Review — Billion-Scale Semi-Supervised Learning for Image Classification

Teacher Student Model for Semi-Supervised Learning Using 1 Billion Unlabeled Data

5 min readJan 22, 2022

Billion-Scale Semi-Supervised Learning for Image Classification
Billion-Scale, by Facebook AI
2019 arXiv, Over 200 Citations (Sik-Ho Tsang @ Medium)
Teacher Student Model, Semi-Supervised Learning, Image Classification, Video Classification

A semi-supervised learning based on teacher/student paradigm is proposed, which leverages a large collection of unlabelled images (up to 1 billion). By semi-supervised learning, vanilla ResNet-50 achieves 81.2% top-1 accuracy on ImageNet benchmark.
A list of recommendations is suggested for large-scale semi-supervised learning.

Outline

A List of Recommendations for Semi-Supervised Learning
Proposed Teacher/Student Paradigm for Semi-Supervised Learning
Experimental Results

1. A List of Recommendations for Semi-Supervised Learning

Train with a teacher/student paradigm: It produces a better model for a fixed complexity, even if the student and teacher have the same architecture.
Fine-tune the model with true labels only.

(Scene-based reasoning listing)
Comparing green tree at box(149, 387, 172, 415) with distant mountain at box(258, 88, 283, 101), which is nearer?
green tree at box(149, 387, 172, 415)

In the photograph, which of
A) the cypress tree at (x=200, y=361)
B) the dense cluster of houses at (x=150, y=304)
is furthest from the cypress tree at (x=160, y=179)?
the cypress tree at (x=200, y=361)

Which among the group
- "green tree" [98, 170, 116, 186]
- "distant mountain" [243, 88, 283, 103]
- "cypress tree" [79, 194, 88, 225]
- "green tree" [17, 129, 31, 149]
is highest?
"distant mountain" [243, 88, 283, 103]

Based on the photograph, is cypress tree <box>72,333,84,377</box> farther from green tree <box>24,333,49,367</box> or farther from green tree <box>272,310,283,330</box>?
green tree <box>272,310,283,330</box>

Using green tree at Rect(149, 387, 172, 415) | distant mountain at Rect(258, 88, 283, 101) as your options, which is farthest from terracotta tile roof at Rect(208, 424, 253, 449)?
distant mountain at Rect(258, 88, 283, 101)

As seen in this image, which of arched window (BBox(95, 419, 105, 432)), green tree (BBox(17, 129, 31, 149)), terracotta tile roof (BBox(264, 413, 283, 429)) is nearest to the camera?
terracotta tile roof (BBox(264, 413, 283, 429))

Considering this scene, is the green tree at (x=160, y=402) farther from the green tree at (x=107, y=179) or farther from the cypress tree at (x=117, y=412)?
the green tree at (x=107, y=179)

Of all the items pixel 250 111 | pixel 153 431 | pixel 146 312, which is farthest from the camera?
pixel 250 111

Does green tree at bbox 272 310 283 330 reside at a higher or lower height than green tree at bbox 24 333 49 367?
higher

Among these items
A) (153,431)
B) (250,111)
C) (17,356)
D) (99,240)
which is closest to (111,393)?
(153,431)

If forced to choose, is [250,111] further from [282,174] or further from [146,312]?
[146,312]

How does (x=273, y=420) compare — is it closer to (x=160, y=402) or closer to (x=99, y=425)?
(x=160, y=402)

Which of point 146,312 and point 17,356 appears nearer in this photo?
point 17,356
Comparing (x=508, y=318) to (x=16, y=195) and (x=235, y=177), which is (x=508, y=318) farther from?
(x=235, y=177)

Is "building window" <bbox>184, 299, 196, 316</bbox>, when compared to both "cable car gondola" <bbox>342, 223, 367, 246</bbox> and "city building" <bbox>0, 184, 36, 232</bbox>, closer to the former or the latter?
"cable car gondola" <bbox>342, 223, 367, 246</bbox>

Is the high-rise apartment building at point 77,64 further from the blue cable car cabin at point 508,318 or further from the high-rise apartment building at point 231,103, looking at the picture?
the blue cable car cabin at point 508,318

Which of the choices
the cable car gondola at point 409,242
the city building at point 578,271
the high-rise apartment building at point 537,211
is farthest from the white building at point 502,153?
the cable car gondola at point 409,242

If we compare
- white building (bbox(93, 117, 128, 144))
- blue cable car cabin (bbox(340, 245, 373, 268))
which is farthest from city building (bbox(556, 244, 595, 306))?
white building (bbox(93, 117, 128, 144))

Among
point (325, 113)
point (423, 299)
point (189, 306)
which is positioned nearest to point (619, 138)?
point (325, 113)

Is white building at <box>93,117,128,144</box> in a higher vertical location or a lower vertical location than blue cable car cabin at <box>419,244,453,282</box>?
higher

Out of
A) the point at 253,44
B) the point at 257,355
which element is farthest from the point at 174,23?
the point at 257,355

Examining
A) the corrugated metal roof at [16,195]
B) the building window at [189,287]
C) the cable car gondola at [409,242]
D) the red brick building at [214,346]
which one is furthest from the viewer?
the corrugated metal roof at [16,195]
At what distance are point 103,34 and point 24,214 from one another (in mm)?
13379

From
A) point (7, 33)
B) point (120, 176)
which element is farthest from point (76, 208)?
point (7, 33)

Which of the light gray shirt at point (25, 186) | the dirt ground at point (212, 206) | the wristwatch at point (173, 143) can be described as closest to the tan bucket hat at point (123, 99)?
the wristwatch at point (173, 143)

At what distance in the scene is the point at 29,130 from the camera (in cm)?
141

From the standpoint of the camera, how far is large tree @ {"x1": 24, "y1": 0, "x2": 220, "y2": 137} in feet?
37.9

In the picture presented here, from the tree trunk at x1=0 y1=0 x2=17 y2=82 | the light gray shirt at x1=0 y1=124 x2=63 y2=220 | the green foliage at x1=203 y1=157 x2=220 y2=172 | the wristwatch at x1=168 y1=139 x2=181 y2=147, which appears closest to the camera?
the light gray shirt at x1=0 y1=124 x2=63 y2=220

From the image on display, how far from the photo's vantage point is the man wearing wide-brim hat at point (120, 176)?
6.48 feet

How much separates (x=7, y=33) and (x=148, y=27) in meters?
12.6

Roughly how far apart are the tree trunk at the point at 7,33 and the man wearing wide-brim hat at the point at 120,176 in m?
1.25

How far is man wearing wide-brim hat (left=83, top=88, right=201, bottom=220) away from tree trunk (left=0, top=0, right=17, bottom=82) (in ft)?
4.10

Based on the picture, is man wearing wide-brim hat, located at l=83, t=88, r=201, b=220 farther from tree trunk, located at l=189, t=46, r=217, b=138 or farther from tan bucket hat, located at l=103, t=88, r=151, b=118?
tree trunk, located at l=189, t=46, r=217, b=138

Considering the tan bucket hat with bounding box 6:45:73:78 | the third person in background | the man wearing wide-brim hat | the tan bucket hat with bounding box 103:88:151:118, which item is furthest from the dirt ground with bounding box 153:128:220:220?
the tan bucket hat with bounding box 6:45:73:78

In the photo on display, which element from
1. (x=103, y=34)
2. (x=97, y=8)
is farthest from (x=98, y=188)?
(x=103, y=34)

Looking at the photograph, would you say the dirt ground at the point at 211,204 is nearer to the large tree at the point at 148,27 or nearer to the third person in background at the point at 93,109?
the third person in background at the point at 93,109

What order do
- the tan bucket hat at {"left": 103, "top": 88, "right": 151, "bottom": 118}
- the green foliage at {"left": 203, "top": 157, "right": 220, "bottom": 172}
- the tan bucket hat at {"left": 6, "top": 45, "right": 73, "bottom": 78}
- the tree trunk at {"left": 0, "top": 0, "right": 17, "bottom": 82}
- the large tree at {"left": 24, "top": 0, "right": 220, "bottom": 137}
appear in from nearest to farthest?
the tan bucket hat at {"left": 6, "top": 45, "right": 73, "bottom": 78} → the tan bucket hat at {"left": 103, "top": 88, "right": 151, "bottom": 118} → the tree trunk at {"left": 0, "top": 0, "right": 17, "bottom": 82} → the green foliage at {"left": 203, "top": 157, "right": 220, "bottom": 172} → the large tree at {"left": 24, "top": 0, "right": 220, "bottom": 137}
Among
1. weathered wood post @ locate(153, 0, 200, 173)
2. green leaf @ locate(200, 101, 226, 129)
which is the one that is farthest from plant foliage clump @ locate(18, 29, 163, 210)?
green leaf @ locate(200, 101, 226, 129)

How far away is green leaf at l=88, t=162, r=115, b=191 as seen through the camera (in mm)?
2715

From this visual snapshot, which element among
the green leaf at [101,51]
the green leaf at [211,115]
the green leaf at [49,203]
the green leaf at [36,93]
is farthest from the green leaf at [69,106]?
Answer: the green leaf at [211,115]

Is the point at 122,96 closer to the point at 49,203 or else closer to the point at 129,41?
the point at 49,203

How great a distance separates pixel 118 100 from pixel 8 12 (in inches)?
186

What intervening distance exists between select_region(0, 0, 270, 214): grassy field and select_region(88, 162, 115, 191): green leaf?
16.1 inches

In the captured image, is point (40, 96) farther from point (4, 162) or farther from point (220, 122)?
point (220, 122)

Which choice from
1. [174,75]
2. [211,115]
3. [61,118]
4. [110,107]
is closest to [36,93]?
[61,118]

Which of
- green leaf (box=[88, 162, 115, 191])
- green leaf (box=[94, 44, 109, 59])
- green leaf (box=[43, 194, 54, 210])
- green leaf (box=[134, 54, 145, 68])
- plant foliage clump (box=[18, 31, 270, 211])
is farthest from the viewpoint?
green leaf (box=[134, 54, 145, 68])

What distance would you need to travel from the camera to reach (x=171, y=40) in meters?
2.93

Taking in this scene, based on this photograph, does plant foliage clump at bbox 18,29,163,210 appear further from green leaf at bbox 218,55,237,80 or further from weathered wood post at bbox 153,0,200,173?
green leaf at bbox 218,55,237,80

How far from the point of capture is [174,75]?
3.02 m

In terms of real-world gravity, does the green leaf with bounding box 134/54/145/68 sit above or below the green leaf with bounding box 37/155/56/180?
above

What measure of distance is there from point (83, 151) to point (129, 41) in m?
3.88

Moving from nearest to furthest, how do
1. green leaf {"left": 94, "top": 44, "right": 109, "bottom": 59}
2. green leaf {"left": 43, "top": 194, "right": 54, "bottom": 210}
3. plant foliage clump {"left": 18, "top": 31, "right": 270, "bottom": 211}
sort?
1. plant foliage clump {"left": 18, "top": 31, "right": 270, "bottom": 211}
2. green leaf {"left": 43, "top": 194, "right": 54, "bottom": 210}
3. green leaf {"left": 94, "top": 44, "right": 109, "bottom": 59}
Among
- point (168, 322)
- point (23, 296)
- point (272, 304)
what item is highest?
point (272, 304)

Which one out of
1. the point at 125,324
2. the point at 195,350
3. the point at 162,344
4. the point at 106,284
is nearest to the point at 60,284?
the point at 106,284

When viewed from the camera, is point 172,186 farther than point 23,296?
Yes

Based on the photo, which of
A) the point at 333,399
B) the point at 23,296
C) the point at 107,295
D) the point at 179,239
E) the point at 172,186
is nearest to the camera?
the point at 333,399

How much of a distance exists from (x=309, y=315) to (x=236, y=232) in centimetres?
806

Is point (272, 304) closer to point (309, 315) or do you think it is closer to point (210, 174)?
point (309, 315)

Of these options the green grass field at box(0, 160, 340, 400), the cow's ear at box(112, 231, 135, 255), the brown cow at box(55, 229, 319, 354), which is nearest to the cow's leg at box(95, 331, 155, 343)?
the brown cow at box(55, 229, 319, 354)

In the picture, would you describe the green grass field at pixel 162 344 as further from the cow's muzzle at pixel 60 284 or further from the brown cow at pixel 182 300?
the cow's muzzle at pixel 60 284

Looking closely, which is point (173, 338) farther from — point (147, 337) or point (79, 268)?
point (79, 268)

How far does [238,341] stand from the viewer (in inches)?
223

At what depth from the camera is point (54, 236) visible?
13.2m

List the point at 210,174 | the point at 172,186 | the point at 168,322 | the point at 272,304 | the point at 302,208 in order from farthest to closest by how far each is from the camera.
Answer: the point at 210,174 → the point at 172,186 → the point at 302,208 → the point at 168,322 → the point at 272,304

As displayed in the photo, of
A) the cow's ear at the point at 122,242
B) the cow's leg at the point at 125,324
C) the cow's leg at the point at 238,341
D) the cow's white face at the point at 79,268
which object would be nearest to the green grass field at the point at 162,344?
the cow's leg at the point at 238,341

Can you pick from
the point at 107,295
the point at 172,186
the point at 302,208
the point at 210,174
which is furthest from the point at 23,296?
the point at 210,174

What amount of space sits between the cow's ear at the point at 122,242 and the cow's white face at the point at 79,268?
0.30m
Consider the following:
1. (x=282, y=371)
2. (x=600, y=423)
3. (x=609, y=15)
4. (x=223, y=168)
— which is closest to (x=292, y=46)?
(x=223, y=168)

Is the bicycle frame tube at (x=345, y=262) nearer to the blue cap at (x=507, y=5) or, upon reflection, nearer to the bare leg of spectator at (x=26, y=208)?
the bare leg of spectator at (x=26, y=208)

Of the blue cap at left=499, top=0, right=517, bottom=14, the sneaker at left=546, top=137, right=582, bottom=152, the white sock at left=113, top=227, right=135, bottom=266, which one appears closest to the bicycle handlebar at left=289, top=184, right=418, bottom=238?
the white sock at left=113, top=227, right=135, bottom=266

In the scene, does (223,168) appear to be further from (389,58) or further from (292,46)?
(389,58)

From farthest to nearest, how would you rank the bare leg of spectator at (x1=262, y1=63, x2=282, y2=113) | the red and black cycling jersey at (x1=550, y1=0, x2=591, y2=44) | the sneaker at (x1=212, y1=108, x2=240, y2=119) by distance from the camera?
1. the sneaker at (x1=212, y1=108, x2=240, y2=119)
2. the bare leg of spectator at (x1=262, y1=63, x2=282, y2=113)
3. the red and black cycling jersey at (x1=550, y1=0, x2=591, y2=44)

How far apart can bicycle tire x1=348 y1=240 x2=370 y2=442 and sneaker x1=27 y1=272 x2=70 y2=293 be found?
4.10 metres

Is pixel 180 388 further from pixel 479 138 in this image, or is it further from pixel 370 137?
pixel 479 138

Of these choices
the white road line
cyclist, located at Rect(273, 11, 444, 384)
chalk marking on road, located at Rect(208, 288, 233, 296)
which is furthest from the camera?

:: BRIEF ::
In the semi-supervised learning review, write out the passage from "1. A List of" up to and including "true labels only.".

:: CORRECT RESPONSE ::
1. A List of Recommendations for Semi-Supervised Learning

Train with a teacher/student paradigm: It produces a better model for a fixed complexity, even if the student and teacher have the same architecture.
Fine-tune the model with true labels only.